Fiona Macmillan kindly provided PDM with a copy of her PhD thesis “Risk, Uncertainty and Investment Decision-Making in the Upstream Oil and Gas Industry.” The research, conducted at the University of Aberdeen, was funded by CSIRO Australia. Macmillan believes that despite four decades of work on decision analysis tools, no research has been able to show conclusively what works and what does not. Indeed such analysis has been slow to appear in the literature, doubtless because of the threat it represents to the decision analysts. As one previous worker put it: “Asking whether decision analysis works is risky. What if the answer is negative? The contribution will clearly be scientifically valuable, but many individuals – consultants, academics, instructors – with a vested interest in decision analysis could lose standing, clients, or even jobs.” MacMillan’s study remedies this situation by researching the use of decision analysis in investment appraisal decision-making by upstream majors. The thesis seeks to answer three questions: what techniques are appropriate, which are actually used, and is there a relationship between their use and corporate success?
Interviews
In the 250 page tome, Macmillan traces the history of risk analysis from Laplace and Bayes in the early nineteenth century, through its first use in the oil industry in the 1960s, to its limited application today. The research was conducted via in-depth interviews of some 20 companies working in the UK. All of the companies use some software to assist with decision making, usually some form of Monte Carlo simulation. The most popular packages are Crystal Ball, @risk and Merak PEEP. There was a general recognition that whilst the mechanics of the simulation is straightforward, the tools could be misused. One interviewee remarked “the clever bit is in the model that you set up where you’ve got the risk and you’ve got the relationship. So you can have a fantastic tool that does Monte Carlo inside and out but [it’s] garbage in-garbage out.” Definitions also were a source of problems. One interviewee commented “I would say that there’s about as many different definitions of risk and uncertainty in our company, as you found in your literature search.” Another - “Every time we start to discuss risk we have arguments and rows!” Problems were encountered when reporting the results of probabilistic analysis to management: “We do all this beautiful simulation of the distributions but people still want one figure. You could say, ‘The range is this, or your expectation is this at various probability levels.’ You know, a nice little cumulative distribution. But people don’t look at it. They want one number, ‘What’s the mean? What’s the expected value?’ So sometimes I question why we do it because people just land on one number.”
Competitive advantage
Notwithstanding such doubters, Macmillan contends that the use of decision analysis techniques and concepts in investment appraisal decision-making is a source of competitive advantage, claiming that there are “strong positive correlations between the use and sophistication of decision analysis techniques and concepts used, and various measures of business success in the upstream.” Macmillan proposes a complete, if theoretical, decision support workflow for the upstream as follows.
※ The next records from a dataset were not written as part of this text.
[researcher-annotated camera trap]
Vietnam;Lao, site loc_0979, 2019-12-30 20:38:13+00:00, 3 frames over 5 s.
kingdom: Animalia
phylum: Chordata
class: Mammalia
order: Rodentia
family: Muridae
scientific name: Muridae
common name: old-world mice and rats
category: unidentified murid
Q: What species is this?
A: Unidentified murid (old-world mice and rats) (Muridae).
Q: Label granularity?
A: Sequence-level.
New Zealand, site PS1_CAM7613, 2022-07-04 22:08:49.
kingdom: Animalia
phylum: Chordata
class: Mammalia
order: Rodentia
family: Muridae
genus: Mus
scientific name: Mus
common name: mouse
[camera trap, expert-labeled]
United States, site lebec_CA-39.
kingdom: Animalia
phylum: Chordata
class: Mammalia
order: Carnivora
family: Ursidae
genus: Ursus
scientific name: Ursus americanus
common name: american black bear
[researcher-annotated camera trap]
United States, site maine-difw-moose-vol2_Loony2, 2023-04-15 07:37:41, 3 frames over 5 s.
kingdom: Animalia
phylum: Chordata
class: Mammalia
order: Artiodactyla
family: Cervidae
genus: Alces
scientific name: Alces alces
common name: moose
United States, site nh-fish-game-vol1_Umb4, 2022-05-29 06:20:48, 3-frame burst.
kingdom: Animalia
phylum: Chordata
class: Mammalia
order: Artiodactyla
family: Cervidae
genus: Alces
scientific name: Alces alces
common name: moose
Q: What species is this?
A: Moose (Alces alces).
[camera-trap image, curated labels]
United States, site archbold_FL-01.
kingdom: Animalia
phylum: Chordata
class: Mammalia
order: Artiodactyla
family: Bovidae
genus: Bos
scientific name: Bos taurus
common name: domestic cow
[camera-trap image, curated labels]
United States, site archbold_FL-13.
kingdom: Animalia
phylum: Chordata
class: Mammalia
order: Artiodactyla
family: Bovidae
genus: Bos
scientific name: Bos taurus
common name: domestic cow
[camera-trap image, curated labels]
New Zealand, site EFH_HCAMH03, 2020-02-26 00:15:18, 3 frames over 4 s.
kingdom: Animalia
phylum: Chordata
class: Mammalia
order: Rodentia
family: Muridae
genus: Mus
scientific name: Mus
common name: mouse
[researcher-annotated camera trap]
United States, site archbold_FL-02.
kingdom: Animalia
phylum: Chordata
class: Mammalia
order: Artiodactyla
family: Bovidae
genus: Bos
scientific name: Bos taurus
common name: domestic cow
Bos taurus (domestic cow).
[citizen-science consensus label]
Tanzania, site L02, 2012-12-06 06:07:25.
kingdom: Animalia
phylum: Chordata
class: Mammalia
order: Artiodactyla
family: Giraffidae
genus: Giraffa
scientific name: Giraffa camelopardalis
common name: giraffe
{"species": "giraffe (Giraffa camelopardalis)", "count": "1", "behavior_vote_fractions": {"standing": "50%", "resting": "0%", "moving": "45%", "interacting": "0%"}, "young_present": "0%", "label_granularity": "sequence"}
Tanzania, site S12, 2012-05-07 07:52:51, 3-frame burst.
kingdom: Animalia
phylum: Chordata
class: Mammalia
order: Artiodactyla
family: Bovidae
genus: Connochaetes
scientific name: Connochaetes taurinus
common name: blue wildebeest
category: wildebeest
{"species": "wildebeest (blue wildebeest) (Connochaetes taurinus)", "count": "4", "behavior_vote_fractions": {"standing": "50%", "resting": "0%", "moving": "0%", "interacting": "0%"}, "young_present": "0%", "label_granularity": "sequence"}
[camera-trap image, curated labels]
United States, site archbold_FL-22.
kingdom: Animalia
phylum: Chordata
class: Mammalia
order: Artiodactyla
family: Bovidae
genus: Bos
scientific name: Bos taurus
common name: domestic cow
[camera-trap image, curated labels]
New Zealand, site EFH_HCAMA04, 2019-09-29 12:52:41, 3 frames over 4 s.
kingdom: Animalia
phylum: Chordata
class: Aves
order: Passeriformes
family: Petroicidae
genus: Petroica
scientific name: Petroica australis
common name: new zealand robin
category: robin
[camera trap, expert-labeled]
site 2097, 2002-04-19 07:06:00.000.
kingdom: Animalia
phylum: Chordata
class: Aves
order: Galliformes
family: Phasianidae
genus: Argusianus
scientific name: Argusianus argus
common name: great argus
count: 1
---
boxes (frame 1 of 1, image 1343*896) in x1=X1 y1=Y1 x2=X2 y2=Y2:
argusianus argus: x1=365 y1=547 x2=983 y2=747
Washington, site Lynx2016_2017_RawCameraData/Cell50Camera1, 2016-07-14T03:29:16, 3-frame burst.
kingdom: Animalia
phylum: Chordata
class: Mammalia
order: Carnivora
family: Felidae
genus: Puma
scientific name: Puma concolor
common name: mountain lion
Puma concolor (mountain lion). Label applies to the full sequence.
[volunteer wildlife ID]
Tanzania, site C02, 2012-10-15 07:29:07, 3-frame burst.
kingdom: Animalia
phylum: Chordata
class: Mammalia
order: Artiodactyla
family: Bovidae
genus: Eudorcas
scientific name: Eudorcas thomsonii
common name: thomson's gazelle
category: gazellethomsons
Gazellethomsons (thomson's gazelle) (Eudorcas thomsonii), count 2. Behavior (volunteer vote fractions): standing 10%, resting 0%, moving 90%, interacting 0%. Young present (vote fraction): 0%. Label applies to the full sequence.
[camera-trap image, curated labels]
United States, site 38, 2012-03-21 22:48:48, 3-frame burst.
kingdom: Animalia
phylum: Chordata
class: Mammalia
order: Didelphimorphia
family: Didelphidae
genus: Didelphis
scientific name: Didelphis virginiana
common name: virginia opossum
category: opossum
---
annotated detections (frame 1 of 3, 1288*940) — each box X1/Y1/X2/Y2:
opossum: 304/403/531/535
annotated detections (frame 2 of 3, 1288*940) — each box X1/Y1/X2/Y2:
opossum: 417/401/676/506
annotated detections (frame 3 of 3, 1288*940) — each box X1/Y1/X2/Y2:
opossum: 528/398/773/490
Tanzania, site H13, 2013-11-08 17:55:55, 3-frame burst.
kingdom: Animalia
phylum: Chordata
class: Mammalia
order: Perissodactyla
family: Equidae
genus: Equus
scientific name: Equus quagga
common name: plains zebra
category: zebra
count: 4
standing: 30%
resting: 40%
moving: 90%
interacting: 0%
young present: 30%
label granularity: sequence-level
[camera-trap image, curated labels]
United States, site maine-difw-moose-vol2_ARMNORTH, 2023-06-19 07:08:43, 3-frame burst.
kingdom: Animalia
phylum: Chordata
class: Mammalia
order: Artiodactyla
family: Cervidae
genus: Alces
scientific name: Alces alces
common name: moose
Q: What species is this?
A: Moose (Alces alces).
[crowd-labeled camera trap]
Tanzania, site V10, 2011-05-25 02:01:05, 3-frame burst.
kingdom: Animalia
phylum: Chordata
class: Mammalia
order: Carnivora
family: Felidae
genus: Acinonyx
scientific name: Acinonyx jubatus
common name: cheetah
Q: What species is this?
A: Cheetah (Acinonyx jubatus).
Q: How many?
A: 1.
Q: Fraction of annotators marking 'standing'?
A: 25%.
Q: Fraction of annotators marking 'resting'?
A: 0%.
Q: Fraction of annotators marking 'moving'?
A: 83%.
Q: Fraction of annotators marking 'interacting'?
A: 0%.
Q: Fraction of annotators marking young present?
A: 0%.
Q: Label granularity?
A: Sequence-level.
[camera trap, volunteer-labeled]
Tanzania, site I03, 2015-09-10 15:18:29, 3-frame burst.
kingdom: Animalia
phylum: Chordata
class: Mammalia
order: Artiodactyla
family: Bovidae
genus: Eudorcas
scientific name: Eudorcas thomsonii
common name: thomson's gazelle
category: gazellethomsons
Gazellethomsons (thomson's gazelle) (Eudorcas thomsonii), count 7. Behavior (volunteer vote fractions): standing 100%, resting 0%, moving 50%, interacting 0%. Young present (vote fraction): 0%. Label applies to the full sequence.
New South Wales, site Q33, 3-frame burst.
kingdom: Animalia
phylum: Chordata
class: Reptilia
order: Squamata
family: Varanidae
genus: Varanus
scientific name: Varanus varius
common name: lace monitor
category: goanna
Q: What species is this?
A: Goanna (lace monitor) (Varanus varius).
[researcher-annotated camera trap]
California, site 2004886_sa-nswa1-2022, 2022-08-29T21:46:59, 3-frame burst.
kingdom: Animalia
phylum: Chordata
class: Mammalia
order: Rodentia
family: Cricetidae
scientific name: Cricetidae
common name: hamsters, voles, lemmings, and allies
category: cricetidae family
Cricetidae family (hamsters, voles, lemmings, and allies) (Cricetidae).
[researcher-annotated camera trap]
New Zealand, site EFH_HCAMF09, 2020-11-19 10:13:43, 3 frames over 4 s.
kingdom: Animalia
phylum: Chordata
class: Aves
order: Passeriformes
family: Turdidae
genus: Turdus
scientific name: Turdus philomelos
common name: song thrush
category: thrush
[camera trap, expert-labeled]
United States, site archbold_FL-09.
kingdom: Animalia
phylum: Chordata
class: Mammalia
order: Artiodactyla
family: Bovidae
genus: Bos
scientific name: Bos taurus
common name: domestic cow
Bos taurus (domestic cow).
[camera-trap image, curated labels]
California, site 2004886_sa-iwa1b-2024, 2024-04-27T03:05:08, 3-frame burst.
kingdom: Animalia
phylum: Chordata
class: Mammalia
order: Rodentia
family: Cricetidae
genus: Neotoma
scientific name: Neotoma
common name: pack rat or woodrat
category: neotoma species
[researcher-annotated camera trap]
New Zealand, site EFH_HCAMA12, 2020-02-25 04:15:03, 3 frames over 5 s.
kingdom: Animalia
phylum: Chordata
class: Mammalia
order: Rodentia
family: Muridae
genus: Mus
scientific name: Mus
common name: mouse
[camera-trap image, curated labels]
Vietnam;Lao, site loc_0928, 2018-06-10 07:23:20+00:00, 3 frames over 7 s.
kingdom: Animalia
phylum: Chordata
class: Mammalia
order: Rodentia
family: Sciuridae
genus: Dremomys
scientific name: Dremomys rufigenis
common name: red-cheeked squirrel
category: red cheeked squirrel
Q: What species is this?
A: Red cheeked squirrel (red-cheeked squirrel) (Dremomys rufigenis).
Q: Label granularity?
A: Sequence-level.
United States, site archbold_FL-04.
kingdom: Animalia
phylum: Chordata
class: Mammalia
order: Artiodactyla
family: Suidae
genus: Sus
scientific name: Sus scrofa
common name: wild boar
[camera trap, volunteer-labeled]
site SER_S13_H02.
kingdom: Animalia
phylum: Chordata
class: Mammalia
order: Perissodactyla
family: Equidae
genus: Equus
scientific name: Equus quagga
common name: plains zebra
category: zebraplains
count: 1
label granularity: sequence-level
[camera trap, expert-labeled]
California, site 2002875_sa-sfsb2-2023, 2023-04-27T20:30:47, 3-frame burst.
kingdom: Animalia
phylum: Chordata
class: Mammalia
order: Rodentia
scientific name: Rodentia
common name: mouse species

First, assess the chance of success based on historical statistics and analogues of other basins and plays with similar geological characteristics. Next apply sensitivity analysis to determine critical reservoir parameters. A probabilistic analysis of reserves using Monte Carlo techniques follows to provide high, mid and low cases. Influence diagrams are used to draft a decision tree and for each reserve case, the chance of success estimated in the first step is combined with economics and decision tree analysis to generate expected monetary values. These can be further analyzed with option theory. So much for a ‘perfect’ workflow. But what do companies actually do today? Not a lot seemingly! Most companies use Monte Carlo simulation to generate estimates of prospect reserves and run the economics on only one reserve case. In fact, Macmillan found that even Monte Carlo simulation is not in general use for economic analysis in E&P decision making. Option, portfolio and preference theories “are hardly used at all by any firm.” Macmillan concludes that there is a gap between current theory and practice in the quantitative techniques used for investment appraisal in the upstream.
Does it work?
The majority of the results produced suggested that there is a positive association between the use of decision analysis in investment appraisal and good organizational performance in the upstream oil and gas industry. This thesis has highlighted that decision analysis should not be perceived to be providing ‘a dictatorial straitjacket of rationality’ (French, 1989). Rather it should be seen to be ‘a delicate, interactive, exploratory tool which seeks to introduce intuitive judgments and feelings directly into the formal analysis of a decision problem’ (Raiffa, 1968). The decision analysis approach is distinctive because for each decision, it requires inputs such as executive judgment, experience and attitudes, along with the “hard data”. It helps decision-makers tread the fine line between ill-conceived and arbitrary investment decisions made without systematic study and reflection (“extinction by instinct”) and a retreat into abstraction and conservatism that relies obsessively on numbers (“paralysis by analysis”) (Langley, 1995). The thesis has demonstrated that such an approach contributes positively to organizational performance in the upstream oil and gas industry.
Macmillan’s thesis “Risk, Uncertainty and Investment Decision-Making in the Upstream Oil and Gas Industry,” conducted at the University of Aberdeen, is available on www.oilit.com/papers/macmillan.doc.